## What you should do
Reproduce the data below verbatim, keeping every line, character, and line break in its original order.
· · · ·
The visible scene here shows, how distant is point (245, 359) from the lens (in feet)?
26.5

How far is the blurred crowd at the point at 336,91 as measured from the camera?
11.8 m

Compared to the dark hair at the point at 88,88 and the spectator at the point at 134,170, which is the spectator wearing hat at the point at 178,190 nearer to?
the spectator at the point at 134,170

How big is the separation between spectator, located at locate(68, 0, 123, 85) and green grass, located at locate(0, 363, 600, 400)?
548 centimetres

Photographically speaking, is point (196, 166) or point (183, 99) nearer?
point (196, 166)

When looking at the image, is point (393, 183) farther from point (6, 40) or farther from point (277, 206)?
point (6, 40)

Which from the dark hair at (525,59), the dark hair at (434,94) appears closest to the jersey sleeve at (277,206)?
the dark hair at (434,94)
· · · ·
## Expected answer
The visible scene here shows, how distant is point (245, 359) from the lens (in feet)?
26.5

How far is the blurred crowd at the point at 336,91 as measured from the camera?
11.8 m

Compared to the dark hair at the point at 88,88 and the spectator at the point at 134,170, which is the spectator wearing hat at the point at 178,190 nearer to?
the spectator at the point at 134,170

How big is the separation between spectator, located at locate(68, 0, 123, 85) and green grass, located at locate(0, 363, 600, 400)?
548 centimetres

Photographically speaking, is point (196, 166) or point (183, 99) nearer?
point (196, 166)

When looking at the image, is point (393, 183) farther from point (6, 40) or farther from point (277, 206)?
point (6, 40)

Which from the dark hair at (525,59), the dark hair at (434,94) appears closest to the jersey sleeve at (277,206)?
the dark hair at (434,94)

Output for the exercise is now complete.